**WHAT NEEDS TO BE DONE**
The lines to be set down run from the line containing "What distance from the camera is the off-road" through the final line of the data below; print them exactly and print nothing else.

**RECORD EXCERPTS**
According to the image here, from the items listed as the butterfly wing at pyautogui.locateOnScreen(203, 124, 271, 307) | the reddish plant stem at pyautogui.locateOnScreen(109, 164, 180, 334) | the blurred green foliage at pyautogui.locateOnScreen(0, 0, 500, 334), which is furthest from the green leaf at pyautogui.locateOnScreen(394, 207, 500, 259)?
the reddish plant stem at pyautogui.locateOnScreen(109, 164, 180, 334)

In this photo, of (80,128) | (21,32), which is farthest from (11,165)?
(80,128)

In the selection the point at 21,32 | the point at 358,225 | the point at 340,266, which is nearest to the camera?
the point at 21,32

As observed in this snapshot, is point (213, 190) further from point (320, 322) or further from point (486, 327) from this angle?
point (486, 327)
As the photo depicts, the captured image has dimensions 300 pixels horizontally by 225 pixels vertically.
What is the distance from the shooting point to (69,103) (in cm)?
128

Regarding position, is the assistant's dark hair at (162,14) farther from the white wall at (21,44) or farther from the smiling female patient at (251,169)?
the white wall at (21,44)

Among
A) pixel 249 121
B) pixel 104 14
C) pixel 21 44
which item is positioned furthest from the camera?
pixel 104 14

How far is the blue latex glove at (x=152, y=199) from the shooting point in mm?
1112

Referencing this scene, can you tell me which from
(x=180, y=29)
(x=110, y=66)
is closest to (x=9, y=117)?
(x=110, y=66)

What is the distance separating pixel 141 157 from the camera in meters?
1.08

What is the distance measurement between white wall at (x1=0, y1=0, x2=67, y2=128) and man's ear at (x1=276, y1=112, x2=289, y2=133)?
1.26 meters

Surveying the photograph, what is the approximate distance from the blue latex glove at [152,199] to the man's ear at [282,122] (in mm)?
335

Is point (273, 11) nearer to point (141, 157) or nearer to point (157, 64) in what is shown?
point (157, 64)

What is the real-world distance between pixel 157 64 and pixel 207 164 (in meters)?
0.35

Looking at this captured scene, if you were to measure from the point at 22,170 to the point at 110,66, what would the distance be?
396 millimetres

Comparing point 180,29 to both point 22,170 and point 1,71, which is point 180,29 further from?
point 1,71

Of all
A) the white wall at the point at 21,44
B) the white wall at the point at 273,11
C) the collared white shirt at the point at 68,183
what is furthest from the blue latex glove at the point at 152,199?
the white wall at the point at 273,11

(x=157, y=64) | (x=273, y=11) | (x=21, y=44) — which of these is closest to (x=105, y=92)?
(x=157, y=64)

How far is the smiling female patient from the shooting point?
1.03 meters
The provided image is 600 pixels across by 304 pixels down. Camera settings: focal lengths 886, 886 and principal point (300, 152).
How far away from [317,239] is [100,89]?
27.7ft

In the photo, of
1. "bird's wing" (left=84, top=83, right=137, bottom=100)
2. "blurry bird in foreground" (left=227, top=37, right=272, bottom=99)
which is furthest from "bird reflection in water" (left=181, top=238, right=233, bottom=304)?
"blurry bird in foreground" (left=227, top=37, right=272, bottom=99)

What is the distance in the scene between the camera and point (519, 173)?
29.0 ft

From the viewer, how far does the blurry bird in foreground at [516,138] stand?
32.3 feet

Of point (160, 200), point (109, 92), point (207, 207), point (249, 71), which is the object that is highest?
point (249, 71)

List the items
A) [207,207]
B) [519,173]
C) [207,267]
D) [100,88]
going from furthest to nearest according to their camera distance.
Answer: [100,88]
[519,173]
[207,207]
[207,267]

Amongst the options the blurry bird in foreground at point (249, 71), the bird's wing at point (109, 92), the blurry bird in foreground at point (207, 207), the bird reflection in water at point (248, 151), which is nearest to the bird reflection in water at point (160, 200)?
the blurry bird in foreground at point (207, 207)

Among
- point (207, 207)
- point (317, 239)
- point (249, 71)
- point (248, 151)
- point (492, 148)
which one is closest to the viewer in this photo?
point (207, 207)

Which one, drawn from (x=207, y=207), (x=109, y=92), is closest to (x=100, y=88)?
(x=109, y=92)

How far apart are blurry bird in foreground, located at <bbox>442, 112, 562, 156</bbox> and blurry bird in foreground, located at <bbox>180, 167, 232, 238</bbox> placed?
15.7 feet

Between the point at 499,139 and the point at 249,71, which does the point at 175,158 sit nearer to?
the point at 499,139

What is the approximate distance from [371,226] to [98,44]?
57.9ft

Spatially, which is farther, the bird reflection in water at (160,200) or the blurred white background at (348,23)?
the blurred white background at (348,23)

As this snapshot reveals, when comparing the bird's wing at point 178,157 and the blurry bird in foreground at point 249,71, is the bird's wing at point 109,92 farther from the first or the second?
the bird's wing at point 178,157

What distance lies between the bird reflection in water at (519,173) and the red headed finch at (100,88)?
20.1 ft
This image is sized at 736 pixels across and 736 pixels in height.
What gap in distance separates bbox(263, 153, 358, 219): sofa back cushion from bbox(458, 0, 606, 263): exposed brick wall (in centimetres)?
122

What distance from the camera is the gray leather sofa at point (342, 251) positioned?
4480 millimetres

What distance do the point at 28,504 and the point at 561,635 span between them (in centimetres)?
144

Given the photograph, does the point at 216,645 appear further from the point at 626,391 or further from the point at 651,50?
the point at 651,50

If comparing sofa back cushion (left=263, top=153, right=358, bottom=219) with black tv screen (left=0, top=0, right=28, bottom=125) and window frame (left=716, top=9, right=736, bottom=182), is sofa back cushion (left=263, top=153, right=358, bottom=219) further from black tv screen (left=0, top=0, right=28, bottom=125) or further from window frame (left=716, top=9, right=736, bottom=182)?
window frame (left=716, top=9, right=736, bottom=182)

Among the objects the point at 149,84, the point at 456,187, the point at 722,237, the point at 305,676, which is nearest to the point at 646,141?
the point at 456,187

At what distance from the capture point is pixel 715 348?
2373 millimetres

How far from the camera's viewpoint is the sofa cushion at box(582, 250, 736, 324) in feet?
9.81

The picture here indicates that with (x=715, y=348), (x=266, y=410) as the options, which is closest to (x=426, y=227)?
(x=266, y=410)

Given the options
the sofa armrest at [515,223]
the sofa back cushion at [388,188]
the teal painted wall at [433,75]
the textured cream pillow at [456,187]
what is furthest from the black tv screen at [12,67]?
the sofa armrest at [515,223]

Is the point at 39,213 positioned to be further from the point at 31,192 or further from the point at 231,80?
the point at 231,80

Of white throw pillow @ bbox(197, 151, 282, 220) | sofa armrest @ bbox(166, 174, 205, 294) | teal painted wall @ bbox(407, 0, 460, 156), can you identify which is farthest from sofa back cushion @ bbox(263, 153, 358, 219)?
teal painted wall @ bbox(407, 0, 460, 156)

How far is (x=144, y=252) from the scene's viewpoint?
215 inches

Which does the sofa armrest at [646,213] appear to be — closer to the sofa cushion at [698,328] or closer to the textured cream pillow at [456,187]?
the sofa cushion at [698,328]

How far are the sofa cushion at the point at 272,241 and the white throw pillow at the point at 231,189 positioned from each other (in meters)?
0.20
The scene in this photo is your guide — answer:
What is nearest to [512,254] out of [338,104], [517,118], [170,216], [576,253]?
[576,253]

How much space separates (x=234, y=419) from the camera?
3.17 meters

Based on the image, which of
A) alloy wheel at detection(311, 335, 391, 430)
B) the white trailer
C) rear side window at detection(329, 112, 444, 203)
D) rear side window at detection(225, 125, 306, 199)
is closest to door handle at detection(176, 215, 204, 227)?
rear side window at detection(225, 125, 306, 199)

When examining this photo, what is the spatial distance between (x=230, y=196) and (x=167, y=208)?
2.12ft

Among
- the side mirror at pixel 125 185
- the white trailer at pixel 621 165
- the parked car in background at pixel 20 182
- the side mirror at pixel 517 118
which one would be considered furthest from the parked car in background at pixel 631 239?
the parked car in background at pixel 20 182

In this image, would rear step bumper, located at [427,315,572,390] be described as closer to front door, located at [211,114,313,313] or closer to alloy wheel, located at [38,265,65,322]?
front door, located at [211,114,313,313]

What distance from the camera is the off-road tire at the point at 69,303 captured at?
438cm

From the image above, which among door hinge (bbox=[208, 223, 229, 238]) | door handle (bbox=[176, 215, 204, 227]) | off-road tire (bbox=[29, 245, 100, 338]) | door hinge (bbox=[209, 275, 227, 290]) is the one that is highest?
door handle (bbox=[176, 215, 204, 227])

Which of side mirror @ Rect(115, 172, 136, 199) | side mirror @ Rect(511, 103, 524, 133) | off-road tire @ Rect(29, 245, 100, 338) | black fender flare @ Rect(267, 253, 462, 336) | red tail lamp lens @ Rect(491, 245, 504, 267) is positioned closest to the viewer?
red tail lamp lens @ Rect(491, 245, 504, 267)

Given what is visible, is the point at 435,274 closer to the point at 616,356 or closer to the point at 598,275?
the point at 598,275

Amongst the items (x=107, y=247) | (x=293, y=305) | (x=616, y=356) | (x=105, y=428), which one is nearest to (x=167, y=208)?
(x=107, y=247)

**EXERCISE RESULT**
What distance from the camera is the off-road tire at the point at 69,303 captured at?
438cm

From the image above, which among door hinge (bbox=[208, 223, 229, 238]) | door handle (bbox=[176, 215, 204, 227]) | off-road tire (bbox=[29, 245, 100, 338]) | door hinge (bbox=[209, 275, 227, 290]) is the one that is highest?
door handle (bbox=[176, 215, 204, 227])

Which of side mirror @ Rect(115, 172, 136, 199) | side mirror @ Rect(511, 103, 524, 133) | off-road tire @ Rect(29, 245, 100, 338) | black fender flare @ Rect(267, 253, 462, 336) | red tail lamp lens @ Rect(491, 245, 504, 267) is positioned closest to the viewer?
red tail lamp lens @ Rect(491, 245, 504, 267)

Given what is visible, is the point at 435,274 closer to the point at 616,356 or closer to the point at 598,275?
the point at 598,275

Amongst the items (x=107, y=247) | (x=293, y=305) | (x=616, y=356) | (x=105, y=428), which one is nearest to (x=167, y=208)?
(x=107, y=247)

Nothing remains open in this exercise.